Stored items
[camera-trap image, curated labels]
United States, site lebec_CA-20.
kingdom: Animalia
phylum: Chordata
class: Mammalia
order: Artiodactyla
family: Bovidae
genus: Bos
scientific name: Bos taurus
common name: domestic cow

INSTRUCTIONS FOR THE TASK: Above are the entries; return each one exactly.

RESULT BELOW:
[camera-trap image, curated labels]
United States, site lebec_CA-20.
kingdom: Animalia
phylum: Chordata
class: Mammalia
order: Artiodactyla
family: Bovidae
genus: Bos
scientific name: Bos taurus
common name: domestic cow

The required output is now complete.